Elina Psykou: L'idea iniziale del film mi è venuta 13 anni fa. All'epoca ero sorpresa dal fatto che l'aborto fosse completamente vietato a Malta e che le donne dovessero quindi cercare altrove un’assistenza medica legale. In Grecia la cremazione non era consentita dalla Chiesa ortodossa e pertanto molti defunti venivano trasportati in Bulgaria, nei forni crematori di Sofia. Così, nella mia mente ho collegato queste due situazioni e mi è venuta l'idea di avvicinarmi a questa sorta di turismo surreale per i problemi inerenti la vita e la morte. Fortunatamente, cinque anni fa, la cremazione è stata finalmente autorizzata in Grecia, quindi la linea narrativa bulgara della storia è stata abbandonata, anche se abbiamo continuato a collaborare con il nostro co-produttore lì, Red Carpet. Quindi mi sono concentrata sull'aborto, sulle procedure in vitro e sull'eutanasia come opportunità per parlare della nascita, della morte e di tutti i viaggi che avvengono intorno ad esse - e di ciò che agli esseri umani è permesso e non è permesso fare. Anche la posizione delle istituzioni religiose è stata importante in tutto questo. Ciò che mi ha sorpreso è che, ad esempio, la cremazione non era consentita nella Grecia ortodossa, ma lo era nella Bulgaria ortodossa.
Questo perché il comunismo ha trasformato la Bulgaria in un Paese prevalentemente laico e la Chiesa è piuttosto liberale su molti argomenti.
Sì, la religione va sempre a braccetto con la politica. Per me era importante anche parlare della posizione dell'Unione europea. Perché vorrei che fossimo più uniti, e non solo per motivi economici. Sono felice che ora, con l'aiuto dell'UE, in Grecia abbiamo una legge che finalmente approva il matrimonio gay. È una buona cosa e vorrei che nell'Unione ci fosse una legislazione più universale che sostenga i diritti umani.
Ma il film dà spazio anche a opinioni controverse, come quella dell'uomo che vede principi eugenetici nella procedura in vitro, e questo fa riflettere. Non temeva di essere attaccata sia dalla destra che dalla sinistra?
Il concetto di eugenetica, ovviamente, è qualcosa di discutibile e mi è stato consigliato di eliminare quella parte.
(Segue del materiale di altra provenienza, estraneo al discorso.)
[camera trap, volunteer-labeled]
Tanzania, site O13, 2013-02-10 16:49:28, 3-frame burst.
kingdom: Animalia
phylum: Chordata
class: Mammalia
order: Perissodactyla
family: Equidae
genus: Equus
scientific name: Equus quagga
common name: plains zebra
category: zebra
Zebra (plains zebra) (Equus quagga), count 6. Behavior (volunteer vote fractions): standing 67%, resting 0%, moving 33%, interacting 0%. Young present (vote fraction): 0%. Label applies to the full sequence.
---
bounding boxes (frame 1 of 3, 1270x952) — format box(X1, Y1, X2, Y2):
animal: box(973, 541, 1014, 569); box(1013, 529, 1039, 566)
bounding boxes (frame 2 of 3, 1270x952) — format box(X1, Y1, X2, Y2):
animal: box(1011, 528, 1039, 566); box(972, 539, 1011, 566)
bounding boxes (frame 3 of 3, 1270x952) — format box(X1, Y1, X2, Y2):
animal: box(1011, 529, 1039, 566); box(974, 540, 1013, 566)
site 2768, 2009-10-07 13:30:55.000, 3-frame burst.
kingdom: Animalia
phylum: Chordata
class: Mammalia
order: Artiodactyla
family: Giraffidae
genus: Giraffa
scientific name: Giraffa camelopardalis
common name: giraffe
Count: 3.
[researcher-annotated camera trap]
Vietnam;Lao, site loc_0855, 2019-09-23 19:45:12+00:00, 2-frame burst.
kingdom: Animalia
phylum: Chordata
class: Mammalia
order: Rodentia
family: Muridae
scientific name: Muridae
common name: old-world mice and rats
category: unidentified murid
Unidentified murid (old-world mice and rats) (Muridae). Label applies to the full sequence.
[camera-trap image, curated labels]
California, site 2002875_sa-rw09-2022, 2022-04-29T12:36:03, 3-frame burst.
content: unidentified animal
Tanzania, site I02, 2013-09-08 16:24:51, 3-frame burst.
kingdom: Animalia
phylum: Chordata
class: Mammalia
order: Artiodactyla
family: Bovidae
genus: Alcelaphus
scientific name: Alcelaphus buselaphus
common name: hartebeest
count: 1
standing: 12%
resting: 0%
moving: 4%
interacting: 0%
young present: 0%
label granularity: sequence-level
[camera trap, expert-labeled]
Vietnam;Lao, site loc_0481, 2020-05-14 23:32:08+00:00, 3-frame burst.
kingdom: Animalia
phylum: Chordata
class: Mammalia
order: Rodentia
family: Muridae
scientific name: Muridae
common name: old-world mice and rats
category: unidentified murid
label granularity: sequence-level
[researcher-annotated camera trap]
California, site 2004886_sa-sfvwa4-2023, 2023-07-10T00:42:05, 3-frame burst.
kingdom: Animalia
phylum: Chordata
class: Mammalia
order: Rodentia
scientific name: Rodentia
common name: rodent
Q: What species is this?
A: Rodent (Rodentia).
Tuttavia mi è stato chiaro fin dal primo momento che non volevo fare un film attivista, ma far luce anche su diverse prospettive trascurate. Nonostante le preoccupazioni e l'opposizione dei miei collaboratori, sono rimasta ferma nella mia decisione. Il film dimostra anche come il linguaggio e le argomentazioni della sinistra siano state cooptate dalle narrazioni dei conservatori e dell'estrema destra, causando confusione nella società e confondendo le posizioni ideologiche.
D'altra parte, procedure come quella in vitro, ad esempio, aprono un grande e redditizio mercato. Sebbene sia convinta che il nostro corpo sia solo nostro e che possiamo farne ciò che vogliamo, dovremmo riflettere attentamente se una certa procedura è un nostro desiderio autentico o se è, piuttosto, ciò che il capitalismo vuole da noi. Questa è certamente una domanda che vorrei porre con il mio film. Per esempio, una delle mie due protagoniste che volevano concepire in vitro ci è riuscita dopo molte procedure dolorose, ma l'altra ha rinunciato, perché era troppo per lei.
Come avete fatto a trovare i sooggetti e a convincerli a partecipare, data la delicatezza degli argomenti?
Nel corso degli anni abbiamo condotto ricerche approfondite in diversi Paesi, mentre io ovviamente lavoravo ad altri film. È stato molto difficile, ma siamo stati anche fortunati. Come nel caso della donna francese che chiedeva il suicidio assistito. È venuta fuori inaspettatamente e ha arricchito il film con questa storia personale e commovente. L'episodio dei suoi ultimi minuti, girato con il consenso anche dei figli, è forse la parte più forte del film.
I suoi protagonisti hanno trovato pace dopo aver realizzato i loro desideri?
Penso di sì, non solo per i risultati ottenuti, ma anche per aver partecipato al documentario, perché in questo modo hanno condiviso le loro esperienze con più persone, aiutandole a elaborare il loro trauma. Sono anche coinvolti attivamente nella presentazione del film al pubblico.